La présentation clinique associe à la phase aiguë (12-48 heures après l'ingestion du contaminant) des douleurs abdominales (tableau de gastro-entérite non fébrile), des signes ophtalmologiques (presbytie aiguë) et neurologiques (dysphonie, dysphagie). Il n'y a jamais de fièvre, ni de syndrome inflammatoire.
• Une « douleur projetée » au ventre peut survenir en cas de fracture vertébrale après un traumatisme. Chez le sujet âgé, des fractures vertébrales ostéoporotiques peuvent survenir sans traumatisme apparent.
• La migraine abdominale est un diagnostic d’exclusion : fréquente et souvent méconnue, cette forme d'équivalent migraineux est exclusive aux enfants. Caractérisées par des épisodes paroxystiques de douleurs abdominales modérées à intenses durant 1 à 72 heures généralement diffuses ou mal localisées avec anorexie, nausées, vomissements, pâleur.

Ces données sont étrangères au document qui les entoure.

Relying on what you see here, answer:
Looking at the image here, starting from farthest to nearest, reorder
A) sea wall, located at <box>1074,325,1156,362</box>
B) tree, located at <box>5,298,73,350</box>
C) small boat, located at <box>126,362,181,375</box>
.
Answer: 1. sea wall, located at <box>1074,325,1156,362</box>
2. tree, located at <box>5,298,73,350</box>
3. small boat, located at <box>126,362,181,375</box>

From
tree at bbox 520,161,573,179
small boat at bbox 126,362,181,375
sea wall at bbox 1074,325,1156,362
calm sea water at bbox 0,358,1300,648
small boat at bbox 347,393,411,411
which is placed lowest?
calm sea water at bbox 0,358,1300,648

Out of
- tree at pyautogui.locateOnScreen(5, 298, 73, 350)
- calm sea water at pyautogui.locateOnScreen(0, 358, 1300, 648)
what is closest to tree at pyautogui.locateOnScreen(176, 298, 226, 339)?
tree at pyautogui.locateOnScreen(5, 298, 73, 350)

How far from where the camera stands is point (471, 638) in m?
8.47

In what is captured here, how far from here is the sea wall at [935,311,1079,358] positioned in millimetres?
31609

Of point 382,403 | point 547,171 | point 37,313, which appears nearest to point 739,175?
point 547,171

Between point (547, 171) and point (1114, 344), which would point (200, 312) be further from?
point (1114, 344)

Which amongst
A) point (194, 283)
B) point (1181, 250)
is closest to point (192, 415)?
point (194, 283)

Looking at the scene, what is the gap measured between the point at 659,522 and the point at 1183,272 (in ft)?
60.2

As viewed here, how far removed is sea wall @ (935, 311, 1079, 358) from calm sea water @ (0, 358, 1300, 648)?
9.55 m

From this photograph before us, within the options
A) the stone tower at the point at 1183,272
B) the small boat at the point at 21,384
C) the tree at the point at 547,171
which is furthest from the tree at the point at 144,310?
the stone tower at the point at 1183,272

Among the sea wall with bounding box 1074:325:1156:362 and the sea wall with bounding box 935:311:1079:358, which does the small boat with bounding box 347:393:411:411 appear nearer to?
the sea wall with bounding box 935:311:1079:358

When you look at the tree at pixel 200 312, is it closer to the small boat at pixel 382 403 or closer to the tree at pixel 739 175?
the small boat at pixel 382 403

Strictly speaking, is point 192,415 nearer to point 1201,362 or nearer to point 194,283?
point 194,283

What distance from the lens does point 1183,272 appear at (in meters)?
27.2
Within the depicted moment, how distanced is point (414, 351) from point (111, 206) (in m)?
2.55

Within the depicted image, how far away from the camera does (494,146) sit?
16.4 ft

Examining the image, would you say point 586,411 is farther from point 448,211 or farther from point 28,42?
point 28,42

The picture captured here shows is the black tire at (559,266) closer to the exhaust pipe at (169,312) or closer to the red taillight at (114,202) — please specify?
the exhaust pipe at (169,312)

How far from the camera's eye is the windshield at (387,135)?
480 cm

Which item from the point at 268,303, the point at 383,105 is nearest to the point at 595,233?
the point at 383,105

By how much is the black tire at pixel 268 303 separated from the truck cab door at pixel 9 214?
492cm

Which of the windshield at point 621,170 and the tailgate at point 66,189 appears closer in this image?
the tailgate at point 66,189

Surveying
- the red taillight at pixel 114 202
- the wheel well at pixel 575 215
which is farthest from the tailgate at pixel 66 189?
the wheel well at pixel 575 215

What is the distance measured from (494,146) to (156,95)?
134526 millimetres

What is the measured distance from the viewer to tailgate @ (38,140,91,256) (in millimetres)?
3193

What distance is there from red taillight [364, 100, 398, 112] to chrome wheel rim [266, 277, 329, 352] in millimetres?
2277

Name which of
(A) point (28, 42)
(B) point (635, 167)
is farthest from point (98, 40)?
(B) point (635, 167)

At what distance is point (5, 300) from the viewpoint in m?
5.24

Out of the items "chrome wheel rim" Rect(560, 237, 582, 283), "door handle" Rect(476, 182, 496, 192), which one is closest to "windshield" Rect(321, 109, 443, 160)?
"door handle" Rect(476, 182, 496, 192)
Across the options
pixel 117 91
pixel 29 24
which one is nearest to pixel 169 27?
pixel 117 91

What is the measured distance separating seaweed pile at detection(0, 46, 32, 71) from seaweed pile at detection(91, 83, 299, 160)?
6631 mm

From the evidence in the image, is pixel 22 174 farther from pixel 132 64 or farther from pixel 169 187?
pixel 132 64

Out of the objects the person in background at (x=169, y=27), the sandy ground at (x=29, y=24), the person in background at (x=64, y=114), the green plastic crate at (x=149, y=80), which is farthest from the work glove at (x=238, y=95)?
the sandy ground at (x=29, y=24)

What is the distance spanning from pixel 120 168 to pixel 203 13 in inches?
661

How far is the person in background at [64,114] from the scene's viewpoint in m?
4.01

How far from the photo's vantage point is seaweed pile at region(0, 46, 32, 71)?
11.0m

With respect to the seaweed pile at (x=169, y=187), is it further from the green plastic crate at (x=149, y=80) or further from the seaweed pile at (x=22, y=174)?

Quelles sont les causes générales à l’origine d’une douleur aiguë dans la région du ventre ?

Ces causes sont rares, mais certaines constituent également des urgences. Il faut les évoquer en fonction du contexte (antécédents personnels et familiaux) et devant des douleurs diffuses et intenses, avec éventuellement des signes de gravité, surtout si les examens d’imagerie sont normaux :
• Une décompensation d’un diabète peut mimer un tableau d’abdomen douloureux aigu avec d'éventuels troubles de la conscience.
Un diabète connu traité par la metformine évoquera facilement une acidose lactique.
• Une porphyrie aiguë intermittente peut se manifester par des douleurs abdominales (90 %), diffuses, continues ou à type de crampes, persistant pendant des heures, associées à des vomissements (60 %), une constipation (60 %) ou une diarrhée 8 %).
• Les intoxications au plomb sont des causes autrefois très fréquentes de douleurs abdominales aiguës associée à une constipation. La découverte d’une anémie peut faire évoquer le diagnostic.
• Une insuffisance surrénalienne aiguë dans le cadre d’une maladie d’Addison (« crise addisonienne ») peut se manifester par des douleurs abdominales d’intensité variable pouvant mimer un abdomen chirurgical, avec hypotension artérielle, déshydratation, nausées, vomissements, diarrhées, fièvre, troubles neuropsychiques.
Il faut également l’évoquer chez les personnes qui ont reçu des corticoïdes très longtemps et qui les ont arrêté ou chez qui survient un événement intercurrent.
• Une crise hémolytique aiguë au cours d’une drépanocytose peut se révéler par des douleurs abdominales aiguës (en cas d’infection ou d’hypoxie).
• Un syndrome hémolytique et urémique est lié à une infection par des bactéries productrices de « shigatoxines » (Escherichia coli) chez l’enfant de moins de 3 ans. Précédées d’une diarrhée généralement sanglante, les douleurs abdominales s’accompagnent d’une anémie hémolytique avec baisse des plaquettes (« thrombopénie ») et atteinte rénale ou insuffisance rénale.
• Un purpura de Schönlein-Henoch qui peut être responsable d’une éruption sur les fesses et les jambes des douleurs articulaires et abdominales avec une atteinte rénale est une vascularite à IgA
• La « maladie périodique » ou « fièvre méditerranéenne » est une maladie héréditaire qui se retrouve plus fréquemment dans les familles de juifs sépharades originaires du Moyen-Orient. La présentation peut tellement bien mimer un abdomen aigu et fébrile que les enfants sont souvent opérés plusieurs fois pour une appendicite puis un volvulus sur bride, en l’absence de diagnostic.
• Au retour d’un voyage en pays tropical et en association à une fièvre, il ne faut pas hésiter à évoquer et rechercher un paludisme (frottis sanguins et goutte épaisse).
• D’autres infections généralisées sont responsables de douleurs aiguës : endocardite d’Osler, choléra, shigellose, salmonellose.
D’autres maladies peuvent s’associer à des douleurs abdominales : hypercalcémie, thyrotoxicose, hypertension intracrânienne, leucémie aiguë, hémophilie, … et les autres causes d’acidocétose.